Après une saison historique couronnée par une finale écrasante contre l’Inter Milan (5-0), le capitaine Marquinhos et ses coéquipiers du Paris Saint-Germain (PSG) ont désormais l’opportunité de marquer un peu plus leur nom dans la légende du football européen. En visant un deuxième sacre consécutif en Ligue des champions, le club parisien pourrait rejoindre le Real Madrid dans l’ère moderne, seul à avoir réussi cet exploit.
Marquinhos, encore sous le charme de la victoire de l’an passé, confie : « Une fois que tu as vécu ce moment, l’envie de le revivre est irrésistible. » Le père du capitaine, venu de loin pour assister à la rencontre à Budapest, incarne cette passion partagée par des milliers de supporters. En France, les rues de la capitale et les écrans du Parc des Princes seront en effervescence, tandis que près de 8 000 agents de sécurité seront mobilisés pour garantir l’ordre.

Arsenal, un adversaire gonflé à bloc
Face au PSG, Arsenal se présente avec une confiance inébranlable après avoir remporté le championnat d’Angleterre, un titre attendu depuis 22 ans. Le capitaine Martin Odegaard résume l’état d’esprit des Gunners : « Gagner la Premier League, le championnat le plus exigeant au monde, nous a donné une confiance immense. » Son entraîneur, Mikel Arteta, y voit même « un tremplin vers plus grand encore. » La conférence de presse des Londoniens a été marquée par l’émotion de ce sacre, mais la vraie épreuve reste la finale européenne.
━━━━━━
### EXERCICES
a) Pouvez-vous recopier, dans l'article ci-dessus sur la finale entre le PSG et Arsenal, le passage qui va de « Arsenal, un adversaire » à « la finale européenne. » ?
b) Pouvez-vous écrire la suite de l'article ci-dessus sur la finale entre le PSG et Arsenal, après sa dernière phrase ?
Les données ci-dessous proviennent d'une autre source.
━━━━━━
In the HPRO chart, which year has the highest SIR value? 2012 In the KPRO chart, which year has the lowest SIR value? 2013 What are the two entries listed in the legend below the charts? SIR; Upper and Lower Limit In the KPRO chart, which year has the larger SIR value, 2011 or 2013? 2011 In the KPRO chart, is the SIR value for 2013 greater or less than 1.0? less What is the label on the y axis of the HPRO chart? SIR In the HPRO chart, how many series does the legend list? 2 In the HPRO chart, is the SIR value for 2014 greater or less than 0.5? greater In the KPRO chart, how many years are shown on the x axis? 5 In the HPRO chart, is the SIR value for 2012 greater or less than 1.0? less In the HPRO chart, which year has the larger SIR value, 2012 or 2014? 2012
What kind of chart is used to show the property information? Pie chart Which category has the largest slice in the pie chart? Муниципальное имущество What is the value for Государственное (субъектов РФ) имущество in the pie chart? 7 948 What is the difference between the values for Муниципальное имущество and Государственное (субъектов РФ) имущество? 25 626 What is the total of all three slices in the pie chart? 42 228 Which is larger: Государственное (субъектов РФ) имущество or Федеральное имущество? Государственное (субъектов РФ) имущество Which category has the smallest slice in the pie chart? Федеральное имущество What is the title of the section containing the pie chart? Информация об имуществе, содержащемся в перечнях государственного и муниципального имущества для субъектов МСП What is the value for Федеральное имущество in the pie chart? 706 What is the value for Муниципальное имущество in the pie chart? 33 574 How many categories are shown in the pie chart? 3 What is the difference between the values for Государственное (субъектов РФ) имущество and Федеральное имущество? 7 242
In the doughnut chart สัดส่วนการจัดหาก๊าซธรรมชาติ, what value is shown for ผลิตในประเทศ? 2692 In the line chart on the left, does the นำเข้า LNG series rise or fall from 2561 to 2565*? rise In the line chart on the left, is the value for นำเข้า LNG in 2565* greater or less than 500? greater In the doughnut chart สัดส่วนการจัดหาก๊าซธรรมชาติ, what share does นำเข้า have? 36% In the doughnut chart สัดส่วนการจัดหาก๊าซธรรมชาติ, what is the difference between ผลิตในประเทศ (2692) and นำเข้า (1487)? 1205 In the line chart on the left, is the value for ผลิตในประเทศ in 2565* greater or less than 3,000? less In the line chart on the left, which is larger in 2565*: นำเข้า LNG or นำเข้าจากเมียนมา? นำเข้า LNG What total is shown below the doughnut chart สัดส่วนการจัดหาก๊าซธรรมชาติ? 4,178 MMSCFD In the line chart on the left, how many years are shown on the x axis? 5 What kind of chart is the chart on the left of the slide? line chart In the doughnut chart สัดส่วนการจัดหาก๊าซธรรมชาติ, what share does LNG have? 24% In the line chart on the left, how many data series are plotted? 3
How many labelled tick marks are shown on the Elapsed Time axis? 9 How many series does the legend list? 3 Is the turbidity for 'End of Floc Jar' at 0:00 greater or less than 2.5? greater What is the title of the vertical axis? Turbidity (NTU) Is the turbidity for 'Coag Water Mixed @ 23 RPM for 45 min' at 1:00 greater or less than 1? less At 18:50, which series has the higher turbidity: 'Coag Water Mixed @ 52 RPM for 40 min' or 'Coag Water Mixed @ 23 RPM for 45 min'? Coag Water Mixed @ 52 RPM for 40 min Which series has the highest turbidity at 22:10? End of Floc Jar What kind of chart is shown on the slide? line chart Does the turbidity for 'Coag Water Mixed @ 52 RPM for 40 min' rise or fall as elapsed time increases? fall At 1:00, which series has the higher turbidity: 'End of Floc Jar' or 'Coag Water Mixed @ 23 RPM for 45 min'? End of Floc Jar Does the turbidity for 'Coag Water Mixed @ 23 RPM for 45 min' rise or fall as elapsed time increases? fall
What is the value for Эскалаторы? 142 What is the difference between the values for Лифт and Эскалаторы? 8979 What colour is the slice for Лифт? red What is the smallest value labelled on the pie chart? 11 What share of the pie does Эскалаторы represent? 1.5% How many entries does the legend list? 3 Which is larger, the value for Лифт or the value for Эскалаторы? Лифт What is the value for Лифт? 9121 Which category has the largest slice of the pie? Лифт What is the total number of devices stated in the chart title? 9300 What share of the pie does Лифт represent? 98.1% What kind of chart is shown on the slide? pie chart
━━━━━━
### RÉPONSES NUMÉROTÉES
a)
Arsenal, un adversaire gonflé à bloc
Face au PSG, Arsenal se présente avec une confiance inébranlable après avoir remporté le championnat d’Angleterre, un titre attendu depuis 22 ans. Le capitaine Martin Odegaard résume l’état d’esprit des Gunners : « Gagner la Premier League, le championnat le plus exigeant au monde, nous a donné une confiance immense. » Son entraîneur, Mikel Arteta, y voit même « un tremplin vers plus grand encore. » La conférence de presse des Londoniens a été marquée par l’émotion de ce sacre, mais la vraie épreuve reste la finale européenne.

b)
Luis Enrique, entraîneur du PSG, a glissé avec malice : « Gagner la Ligue des champions pour la première fois avec Arsenal serait une motivation puissante, mais gagner deux fois de suite ? C’est encore plus fort. » Le technicien espagnol mise sur un rythme offensif intense pour contrer la solidité défensive et les coups de pied arrêtés redoutables des Gunners.

Deux philosophies de jeu, un même objectif : le trophée
Luis Enrique a souligné les similitudes entre les deux équipes : « Elles marquent beaucoup et défendent très bien, mais avec des schémas différents. » Le coach parisien tempère les attentes d’un match unilatéral, rappelant qu’une finale reste toujours incertaine : « L’an dernier, c’était l’exception. Samedi, il n’y a pas de favori. »
Le PSG, après une période difficile début 2026 marquée par les blessures, a confirmé sa soif de titres en éliminant le Bayern Munich en demi-finale (5-4, 1-1). Luis Enrique avait fixé un cap dès la fin de la saison précédente : inscrire le club dans une ère européenne. Ses joueurs semblent déterminés à y parvenir.